Military and Intelligence Assignments

Vietnam

Herrington joined military intelligence in 1967 and served in Berlin before deploying to Vietnam in 1971. In Vietnam, Herrington later wrote, he saw the waterboarding of a 19-year-old girl, and was shocked into a permanent aversion to torture as an interrogation technique.[3] Herrington then served at the Defense Attache Organization in Saigon and was the last Americans to helicopter off its roof when the city fell to the North Vietnamese Army in 1975.[4]

German and post Cold-War operations

Herrington spent most of the next decade with Army counterintelligence in Berlin. He played a role in the arrest of more than a dozen spies in the Clyde Lee Conrad Ring, an army cell that had been selling NATO war plans to the Russians.[5] After Operation Just Cause (1989) and Operation Desert Storm (1991), Herrington led the interrogations of high-value detainees and wrote the after-action military espionage (HUMINT) reports.[6] From 1992 to 1998, Herrington worked as director of the Defense Intelligence Agency Asia/Pacific Division; commanded the U.S Army Foreign Counterintelligence Activity; and supported the U.S. Task Force Russia probe into the fates of Cold War POW/MIA.[7]

Public opposition to torture

Herrington retired from the military in 1998 to work for Calloway Golf. In 2003, he served as a consultant to the U.S. Army in its review of detainee operations.[8] In 2006, Herrington mentored a class of interrogators at Fort Bliss, Texas, on the use of non-abusive interrogation techniques. In 2008, Herrington and other retired military intelligence officers called for a ban on waterboarding.[9] Herrington discussed his philosophy of interrogation -- elicitation through empathy -- in several public talks.[10]

References

  1. ^ Tom Ricks's Inbox, The Washington Post, November 11, 2007
  2. ^ Eric Schmitt and Carolyn Marshall, Task Force 6-26: In Secret Unit's 'Black Room,' a Grim Portrait of U.S. Abuse," The New York Times, March 19, 2006
  3. ^ Herrington, Silence was a Weapon, Presidio Press, 1982)
  4. ^ Herrington, Peace with Honor? An American Reports on Vietnam 1973-1975, Presidio Press, 1982.
  5. ^ Herrington, Traitors Among US: Inside the Spy Catcher's World, Harcourt, 1999.
  6. ^ Herrington, “The Interrogation Perfect Storm," Remarks, Fort Leavenworth Ethics Symposium, U.S. Army Command and General Staff College, Fort Leavenworth, Kansas, 16-18 Nov. 16-18, 2009
  7. ^ “Report of the U.S.-Russia Joint Commission on POW/MIAs,” April 2001
  8. ^ Thomas Ricks, Fiasco: The American Military Intervention in Iraq (Penguin, 2006).
  9. ^ "Top Interrogators Declare Torture Ineffective in Intelligence Gathering," Human Rights First, press release, June 24, 2008
  10. ^ Herrington, “Effectively Interrogating Terrorism Suspects: Lessons from the Field,” Panel discussion, Center for Strategic and International Studies, 18 June 2008.

__STATED PROBLEM 1__.
Swap "Presidio Press" for "Presidio Publishing" and write out everything in the biography from "4. ^ Herrington, Peace" down to "18 June 2008.".
__STATED PROBLEM 2__.
Answer these questions from the biography:
(a) In what year did Herrington join military intelligence?
(b) What company did he go to work for after retiring from the military in 1998?
(c) Where did he mentor a class of interrogators in 2006?
Rely only on the biography when answering.

__Collected data__.
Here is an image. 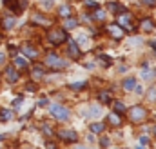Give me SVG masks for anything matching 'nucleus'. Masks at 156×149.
<instances>
[{
  "mask_svg": "<svg viewBox=\"0 0 156 149\" xmlns=\"http://www.w3.org/2000/svg\"><path fill=\"white\" fill-rule=\"evenodd\" d=\"M44 133H45V135H51V133H53V129H51V127H47V126H45V127H44Z\"/></svg>",
  "mask_w": 156,
  "mask_h": 149,
  "instance_id": "nucleus-32",
  "label": "nucleus"
},
{
  "mask_svg": "<svg viewBox=\"0 0 156 149\" xmlns=\"http://www.w3.org/2000/svg\"><path fill=\"white\" fill-rule=\"evenodd\" d=\"M98 100H100L102 104H109V102L113 100V97H111L109 91H100V93H98Z\"/></svg>",
  "mask_w": 156,
  "mask_h": 149,
  "instance_id": "nucleus-11",
  "label": "nucleus"
},
{
  "mask_svg": "<svg viewBox=\"0 0 156 149\" xmlns=\"http://www.w3.org/2000/svg\"><path fill=\"white\" fill-rule=\"evenodd\" d=\"M96 18H98V20H104V18H105V13H104V11H98V13H96Z\"/></svg>",
  "mask_w": 156,
  "mask_h": 149,
  "instance_id": "nucleus-29",
  "label": "nucleus"
},
{
  "mask_svg": "<svg viewBox=\"0 0 156 149\" xmlns=\"http://www.w3.org/2000/svg\"><path fill=\"white\" fill-rule=\"evenodd\" d=\"M13 67H18V69H25L27 67V60L24 58V56H15V60H13Z\"/></svg>",
  "mask_w": 156,
  "mask_h": 149,
  "instance_id": "nucleus-9",
  "label": "nucleus"
},
{
  "mask_svg": "<svg viewBox=\"0 0 156 149\" xmlns=\"http://www.w3.org/2000/svg\"><path fill=\"white\" fill-rule=\"evenodd\" d=\"M149 98H151V100H156V87L151 91V93H149Z\"/></svg>",
  "mask_w": 156,
  "mask_h": 149,
  "instance_id": "nucleus-31",
  "label": "nucleus"
},
{
  "mask_svg": "<svg viewBox=\"0 0 156 149\" xmlns=\"http://www.w3.org/2000/svg\"><path fill=\"white\" fill-rule=\"evenodd\" d=\"M136 149H145V146H138Z\"/></svg>",
  "mask_w": 156,
  "mask_h": 149,
  "instance_id": "nucleus-40",
  "label": "nucleus"
},
{
  "mask_svg": "<svg viewBox=\"0 0 156 149\" xmlns=\"http://www.w3.org/2000/svg\"><path fill=\"white\" fill-rule=\"evenodd\" d=\"M107 31H109V35H111L113 38H122V36H124V29H122L118 24H111V25H107Z\"/></svg>",
  "mask_w": 156,
  "mask_h": 149,
  "instance_id": "nucleus-6",
  "label": "nucleus"
},
{
  "mask_svg": "<svg viewBox=\"0 0 156 149\" xmlns=\"http://www.w3.org/2000/svg\"><path fill=\"white\" fill-rule=\"evenodd\" d=\"M151 47H153V49L156 51V42H151Z\"/></svg>",
  "mask_w": 156,
  "mask_h": 149,
  "instance_id": "nucleus-39",
  "label": "nucleus"
},
{
  "mask_svg": "<svg viewBox=\"0 0 156 149\" xmlns=\"http://www.w3.org/2000/svg\"><path fill=\"white\" fill-rule=\"evenodd\" d=\"M49 113H51L56 120H67V118H69V109L64 107L62 104H53V106L49 107Z\"/></svg>",
  "mask_w": 156,
  "mask_h": 149,
  "instance_id": "nucleus-1",
  "label": "nucleus"
},
{
  "mask_svg": "<svg viewBox=\"0 0 156 149\" xmlns=\"http://www.w3.org/2000/svg\"><path fill=\"white\" fill-rule=\"evenodd\" d=\"M69 55H71L73 58H78V56H80V49H78V46H76L75 42H71V46H69Z\"/></svg>",
  "mask_w": 156,
  "mask_h": 149,
  "instance_id": "nucleus-18",
  "label": "nucleus"
},
{
  "mask_svg": "<svg viewBox=\"0 0 156 149\" xmlns=\"http://www.w3.org/2000/svg\"><path fill=\"white\" fill-rule=\"evenodd\" d=\"M60 138L65 140V142H76L78 135H76L73 129H67V131H60Z\"/></svg>",
  "mask_w": 156,
  "mask_h": 149,
  "instance_id": "nucleus-8",
  "label": "nucleus"
},
{
  "mask_svg": "<svg viewBox=\"0 0 156 149\" xmlns=\"http://www.w3.org/2000/svg\"><path fill=\"white\" fill-rule=\"evenodd\" d=\"M27 89H29V91H35V89H36V86H33V84H27Z\"/></svg>",
  "mask_w": 156,
  "mask_h": 149,
  "instance_id": "nucleus-36",
  "label": "nucleus"
},
{
  "mask_svg": "<svg viewBox=\"0 0 156 149\" xmlns=\"http://www.w3.org/2000/svg\"><path fill=\"white\" fill-rule=\"evenodd\" d=\"M104 129H105L104 124H91V131H93V133H102Z\"/></svg>",
  "mask_w": 156,
  "mask_h": 149,
  "instance_id": "nucleus-23",
  "label": "nucleus"
},
{
  "mask_svg": "<svg viewBox=\"0 0 156 149\" xmlns=\"http://www.w3.org/2000/svg\"><path fill=\"white\" fill-rule=\"evenodd\" d=\"M64 25H65V29L76 27V25H78V20H76V18H71V16H67V18H65V22H64Z\"/></svg>",
  "mask_w": 156,
  "mask_h": 149,
  "instance_id": "nucleus-19",
  "label": "nucleus"
},
{
  "mask_svg": "<svg viewBox=\"0 0 156 149\" xmlns=\"http://www.w3.org/2000/svg\"><path fill=\"white\" fill-rule=\"evenodd\" d=\"M145 5H156V0H142Z\"/></svg>",
  "mask_w": 156,
  "mask_h": 149,
  "instance_id": "nucleus-30",
  "label": "nucleus"
},
{
  "mask_svg": "<svg viewBox=\"0 0 156 149\" xmlns=\"http://www.w3.org/2000/svg\"><path fill=\"white\" fill-rule=\"evenodd\" d=\"M42 76H44V66L35 64V67H33V78H42Z\"/></svg>",
  "mask_w": 156,
  "mask_h": 149,
  "instance_id": "nucleus-15",
  "label": "nucleus"
},
{
  "mask_svg": "<svg viewBox=\"0 0 156 149\" xmlns=\"http://www.w3.org/2000/svg\"><path fill=\"white\" fill-rule=\"evenodd\" d=\"M22 51H24V53H25V55H27L29 58H35V56H36V49H35V47H31L29 44L22 46Z\"/></svg>",
  "mask_w": 156,
  "mask_h": 149,
  "instance_id": "nucleus-14",
  "label": "nucleus"
},
{
  "mask_svg": "<svg viewBox=\"0 0 156 149\" xmlns=\"http://www.w3.org/2000/svg\"><path fill=\"white\" fill-rule=\"evenodd\" d=\"M60 15H62L64 18L71 16V5H64V7H60Z\"/></svg>",
  "mask_w": 156,
  "mask_h": 149,
  "instance_id": "nucleus-22",
  "label": "nucleus"
},
{
  "mask_svg": "<svg viewBox=\"0 0 156 149\" xmlns=\"http://www.w3.org/2000/svg\"><path fill=\"white\" fill-rule=\"evenodd\" d=\"M15 22H16V20H15V16H5V18L2 20V25H4L5 29H11V27L15 25Z\"/></svg>",
  "mask_w": 156,
  "mask_h": 149,
  "instance_id": "nucleus-17",
  "label": "nucleus"
},
{
  "mask_svg": "<svg viewBox=\"0 0 156 149\" xmlns=\"http://www.w3.org/2000/svg\"><path fill=\"white\" fill-rule=\"evenodd\" d=\"M69 87H71V89H75V91H78V89H82V87H87V82H78V84H71Z\"/></svg>",
  "mask_w": 156,
  "mask_h": 149,
  "instance_id": "nucleus-24",
  "label": "nucleus"
},
{
  "mask_svg": "<svg viewBox=\"0 0 156 149\" xmlns=\"http://www.w3.org/2000/svg\"><path fill=\"white\" fill-rule=\"evenodd\" d=\"M13 106H15V107L22 106V97H20V98H15V100H13Z\"/></svg>",
  "mask_w": 156,
  "mask_h": 149,
  "instance_id": "nucleus-28",
  "label": "nucleus"
},
{
  "mask_svg": "<svg viewBox=\"0 0 156 149\" xmlns=\"http://www.w3.org/2000/svg\"><path fill=\"white\" fill-rule=\"evenodd\" d=\"M44 5H45V7H51V5H53V0H44Z\"/></svg>",
  "mask_w": 156,
  "mask_h": 149,
  "instance_id": "nucleus-33",
  "label": "nucleus"
},
{
  "mask_svg": "<svg viewBox=\"0 0 156 149\" xmlns=\"http://www.w3.org/2000/svg\"><path fill=\"white\" fill-rule=\"evenodd\" d=\"M140 27H142V31H151V29L154 27V24H153L151 18H144L142 24H140Z\"/></svg>",
  "mask_w": 156,
  "mask_h": 149,
  "instance_id": "nucleus-13",
  "label": "nucleus"
},
{
  "mask_svg": "<svg viewBox=\"0 0 156 149\" xmlns=\"http://www.w3.org/2000/svg\"><path fill=\"white\" fill-rule=\"evenodd\" d=\"M109 9H113V11H118V5H116V4H109Z\"/></svg>",
  "mask_w": 156,
  "mask_h": 149,
  "instance_id": "nucleus-34",
  "label": "nucleus"
},
{
  "mask_svg": "<svg viewBox=\"0 0 156 149\" xmlns=\"http://www.w3.org/2000/svg\"><path fill=\"white\" fill-rule=\"evenodd\" d=\"M4 58H5V56H4V53H0V64L4 62Z\"/></svg>",
  "mask_w": 156,
  "mask_h": 149,
  "instance_id": "nucleus-38",
  "label": "nucleus"
},
{
  "mask_svg": "<svg viewBox=\"0 0 156 149\" xmlns=\"http://www.w3.org/2000/svg\"><path fill=\"white\" fill-rule=\"evenodd\" d=\"M87 7H93V9H98V4L96 2H93V0H87V4H85Z\"/></svg>",
  "mask_w": 156,
  "mask_h": 149,
  "instance_id": "nucleus-27",
  "label": "nucleus"
},
{
  "mask_svg": "<svg viewBox=\"0 0 156 149\" xmlns=\"http://www.w3.org/2000/svg\"><path fill=\"white\" fill-rule=\"evenodd\" d=\"M13 118V111L9 109H0V122H9Z\"/></svg>",
  "mask_w": 156,
  "mask_h": 149,
  "instance_id": "nucleus-12",
  "label": "nucleus"
},
{
  "mask_svg": "<svg viewBox=\"0 0 156 149\" xmlns=\"http://www.w3.org/2000/svg\"><path fill=\"white\" fill-rule=\"evenodd\" d=\"M134 91H136L138 95H142V87H140V86H134Z\"/></svg>",
  "mask_w": 156,
  "mask_h": 149,
  "instance_id": "nucleus-37",
  "label": "nucleus"
},
{
  "mask_svg": "<svg viewBox=\"0 0 156 149\" xmlns=\"http://www.w3.org/2000/svg\"><path fill=\"white\" fill-rule=\"evenodd\" d=\"M45 149H56V144H53V142H51V144H47V146H45Z\"/></svg>",
  "mask_w": 156,
  "mask_h": 149,
  "instance_id": "nucleus-35",
  "label": "nucleus"
},
{
  "mask_svg": "<svg viewBox=\"0 0 156 149\" xmlns=\"http://www.w3.org/2000/svg\"><path fill=\"white\" fill-rule=\"evenodd\" d=\"M5 78H7V80H9L11 84L18 82V71H16V67H13V66L5 67Z\"/></svg>",
  "mask_w": 156,
  "mask_h": 149,
  "instance_id": "nucleus-7",
  "label": "nucleus"
},
{
  "mask_svg": "<svg viewBox=\"0 0 156 149\" xmlns=\"http://www.w3.org/2000/svg\"><path fill=\"white\" fill-rule=\"evenodd\" d=\"M47 38H49V42H51V44L58 46V44H62V42L67 38V33H65L64 29H55V31H49Z\"/></svg>",
  "mask_w": 156,
  "mask_h": 149,
  "instance_id": "nucleus-3",
  "label": "nucleus"
},
{
  "mask_svg": "<svg viewBox=\"0 0 156 149\" xmlns=\"http://www.w3.org/2000/svg\"><path fill=\"white\" fill-rule=\"evenodd\" d=\"M100 60H102V64H104V66H111V64H113L111 56H105V55H102V56H100Z\"/></svg>",
  "mask_w": 156,
  "mask_h": 149,
  "instance_id": "nucleus-25",
  "label": "nucleus"
},
{
  "mask_svg": "<svg viewBox=\"0 0 156 149\" xmlns=\"http://www.w3.org/2000/svg\"><path fill=\"white\" fill-rule=\"evenodd\" d=\"M109 122H111L113 126H120V124H122V118H120V115H116V113H113V115L109 117Z\"/></svg>",
  "mask_w": 156,
  "mask_h": 149,
  "instance_id": "nucleus-20",
  "label": "nucleus"
},
{
  "mask_svg": "<svg viewBox=\"0 0 156 149\" xmlns=\"http://www.w3.org/2000/svg\"><path fill=\"white\" fill-rule=\"evenodd\" d=\"M134 86H136V78H134V76H131V78H125V80H124V89L131 91V89H134Z\"/></svg>",
  "mask_w": 156,
  "mask_h": 149,
  "instance_id": "nucleus-16",
  "label": "nucleus"
},
{
  "mask_svg": "<svg viewBox=\"0 0 156 149\" xmlns=\"http://www.w3.org/2000/svg\"><path fill=\"white\" fill-rule=\"evenodd\" d=\"M129 118L133 122H144L147 118V111L142 107V106H134L131 111H129Z\"/></svg>",
  "mask_w": 156,
  "mask_h": 149,
  "instance_id": "nucleus-2",
  "label": "nucleus"
},
{
  "mask_svg": "<svg viewBox=\"0 0 156 149\" xmlns=\"http://www.w3.org/2000/svg\"><path fill=\"white\" fill-rule=\"evenodd\" d=\"M45 64H47L49 67H53V69H62V67H65V66H67V62H65V60H62L60 56H56V55H53V53H49V55H47Z\"/></svg>",
  "mask_w": 156,
  "mask_h": 149,
  "instance_id": "nucleus-4",
  "label": "nucleus"
},
{
  "mask_svg": "<svg viewBox=\"0 0 156 149\" xmlns=\"http://www.w3.org/2000/svg\"><path fill=\"white\" fill-rule=\"evenodd\" d=\"M131 18H133V15H131V13H124V15H120V18H118V25H120L122 29L133 31V29H134V25L131 24Z\"/></svg>",
  "mask_w": 156,
  "mask_h": 149,
  "instance_id": "nucleus-5",
  "label": "nucleus"
},
{
  "mask_svg": "<svg viewBox=\"0 0 156 149\" xmlns=\"http://www.w3.org/2000/svg\"><path fill=\"white\" fill-rule=\"evenodd\" d=\"M154 133H156V127H154Z\"/></svg>",
  "mask_w": 156,
  "mask_h": 149,
  "instance_id": "nucleus-41",
  "label": "nucleus"
},
{
  "mask_svg": "<svg viewBox=\"0 0 156 149\" xmlns=\"http://www.w3.org/2000/svg\"><path fill=\"white\" fill-rule=\"evenodd\" d=\"M124 111H125V106L122 102H115V113L116 115H124Z\"/></svg>",
  "mask_w": 156,
  "mask_h": 149,
  "instance_id": "nucleus-21",
  "label": "nucleus"
},
{
  "mask_svg": "<svg viewBox=\"0 0 156 149\" xmlns=\"http://www.w3.org/2000/svg\"><path fill=\"white\" fill-rule=\"evenodd\" d=\"M100 113H102L100 107H91V115H93V117H100Z\"/></svg>",
  "mask_w": 156,
  "mask_h": 149,
  "instance_id": "nucleus-26",
  "label": "nucleus"
},
{
  "mask_svg": "<svg viewBox=\"0 0 156 149\" xmlns=\"http://www.w3.org/2000/svg\"><path fill=\"white\" fill-rule=\"evenodd\" d=\"M33 22L35 24H40V25H49L51 22H49V18H44V15H33Z\"/></svg>",
  "mask_w": 156,
  "mask_h": 149,
  "instance_id": "nucleus-10",
  "label": "nucleus"
}]
</instances>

__WRITTEN ANSWER 1__.
4. ^ Herrington, Peace with Honor? An American Reports on Vietnam 1973-1975, Presidio Publishing, 1982.
  5. ^ Herrington, Traitors Among US: Inside the Spy Catcher's World, Harcourt, 1999.
  6. ^ Herrington, “The Interrogation Perfect Storm," Remarks, Fort Leavenworth Ethics Symposium, U.S. Army Command and General Staff College, Fort Leavenworth, Kansas, 16-18 Nov. 16-18, 2009
  7. ^ “Report of the U.S.-Russia Joint Commission on POW/MIAs,” April 2001
  8. ^ Thomas Ricks, Fiasco: The American Military Intervention in Iraq (Penguin, 2006).
  9. ^ "Top Interrogators Declare Torture Ineffective in Intelligence Gathering," Human Rights First, press release, June 24, 2008
  10. ^ Herrington, “Effectively Interrogating Terrorism Suspects: Lessons from the Field,” Panel discussion, Center for Strategic and International Studies, 18 June 2008.

__WRITTEN ANSWER 2__.
(a) 1967
(b) Calloway Golf
(c) Fort Bliss, Texas